2

I want to build a script which finds out which files on an FTP server are new and which are already processed.
For each file on the FTP we read out the information, parse it and write the information we need from it to our database. The files are xml-files, but have to be translated.

At the moment I'm using mlsd() to get a list, but this takes up to 4 minutes because there are already 15.000 files in this directory - it will be more everyday.

Instead of comparing this list with an older list which I saved in a textfile I would like to know if there are better possibilities.
Because this task has to run "live" it would end in an cronjob every 1 or 2 minutes. If this method takes to long this won't work.

The solution should be either in PHP or Python.

def handle(self, *args, **options):
    ftp = FTP_TLS(host=host)
    ftp.login(user,passwd)
    ftp.prot_p()
    list = ftp.mlsd("...")
    for item in list:
       print(item[0] + " => " + item[1]['modify'])

This code examples already runs 4 minutes.

Martin Prikryl
  • 188,800
  • 56
  • 490
  • 992
Rune
  • 61
  • 5
  • Instead of comparing a list with another list, I would suggest to save the timestamp of the last query and look for files that were created since that timestamp. – J. Ghyllebert Jan 03 '19 at 06:33
  • @J.Ghyllebert For that you still have to use `mlsd`, so I do not think it solves OP's problem. – Martin Prikryl Jan 03 '19 at 06:46
  • thats what i was thinking about before. newest idea is to run mlsd -> make a list -> compress already parsed files in a backup.zip and delete the single files. next time running mlsd it will exclude the zip and runtime should be better? – Rune Jan 03 '19 at 06:49
  • @Rune instead of creating a zip every time, you could as well move processed files to another dir. – J. Ghyllebert Jan 03 '19 at 07:00
  • Moving is good idea.
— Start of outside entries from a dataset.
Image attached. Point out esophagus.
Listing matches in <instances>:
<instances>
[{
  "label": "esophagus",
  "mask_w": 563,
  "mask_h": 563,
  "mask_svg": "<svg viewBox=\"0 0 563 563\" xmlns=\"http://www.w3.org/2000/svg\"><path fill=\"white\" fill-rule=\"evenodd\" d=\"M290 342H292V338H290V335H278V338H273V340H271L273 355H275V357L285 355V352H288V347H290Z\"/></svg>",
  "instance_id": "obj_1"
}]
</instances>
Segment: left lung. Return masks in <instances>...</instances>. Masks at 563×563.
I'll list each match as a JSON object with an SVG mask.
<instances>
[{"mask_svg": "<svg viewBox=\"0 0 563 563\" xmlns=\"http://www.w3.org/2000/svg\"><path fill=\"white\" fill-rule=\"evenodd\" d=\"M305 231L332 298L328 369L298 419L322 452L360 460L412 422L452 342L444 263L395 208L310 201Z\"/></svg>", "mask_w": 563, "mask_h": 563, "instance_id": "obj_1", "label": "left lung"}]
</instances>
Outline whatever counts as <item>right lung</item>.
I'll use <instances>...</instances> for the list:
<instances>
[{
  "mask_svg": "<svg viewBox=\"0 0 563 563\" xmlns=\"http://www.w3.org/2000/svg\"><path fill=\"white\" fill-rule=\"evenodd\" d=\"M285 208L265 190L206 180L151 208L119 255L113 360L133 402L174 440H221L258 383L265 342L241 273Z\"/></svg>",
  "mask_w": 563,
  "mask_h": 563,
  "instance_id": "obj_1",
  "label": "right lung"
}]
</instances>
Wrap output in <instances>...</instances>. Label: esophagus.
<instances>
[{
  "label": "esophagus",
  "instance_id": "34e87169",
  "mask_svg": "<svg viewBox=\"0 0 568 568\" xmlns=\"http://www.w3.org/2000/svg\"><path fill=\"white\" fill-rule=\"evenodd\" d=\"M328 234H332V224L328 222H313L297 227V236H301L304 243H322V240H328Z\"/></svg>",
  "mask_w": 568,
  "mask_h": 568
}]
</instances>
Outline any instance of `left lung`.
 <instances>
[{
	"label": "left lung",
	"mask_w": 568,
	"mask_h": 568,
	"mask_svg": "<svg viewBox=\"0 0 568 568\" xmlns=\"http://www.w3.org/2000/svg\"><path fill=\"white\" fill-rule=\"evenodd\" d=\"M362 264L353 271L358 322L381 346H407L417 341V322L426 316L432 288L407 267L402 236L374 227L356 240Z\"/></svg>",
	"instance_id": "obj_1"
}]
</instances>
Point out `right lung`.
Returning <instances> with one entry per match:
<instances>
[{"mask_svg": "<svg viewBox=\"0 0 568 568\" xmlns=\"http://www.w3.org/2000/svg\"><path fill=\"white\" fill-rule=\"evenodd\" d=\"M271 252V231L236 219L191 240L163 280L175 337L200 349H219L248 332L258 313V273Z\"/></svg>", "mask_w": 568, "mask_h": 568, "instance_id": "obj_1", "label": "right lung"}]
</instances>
Zipping is not, as you cannot ZIP files on FTP server. You would have to download them, delete the remote copy, zip locally and upload the zip back (what makes little sense to me). -- Though none of these is really an answer to *"Find out differences between dirlist on time A and time B on ftp"* -- If you are looking for solutions like these, you should really change your question title. – Martin Prikryl Jan 03 '19 at 07:13
  • the question is still the same, my comment was just an idea to achieve a solution for the problem mentioned in the question. Perhaps the question could be changed to "how to find out which files on the ftp are new" – Rune Jan 03 '19 at 07:18

2 Answers2

0

If FTP is your only interface to the server, there's no better way that what you are already doing.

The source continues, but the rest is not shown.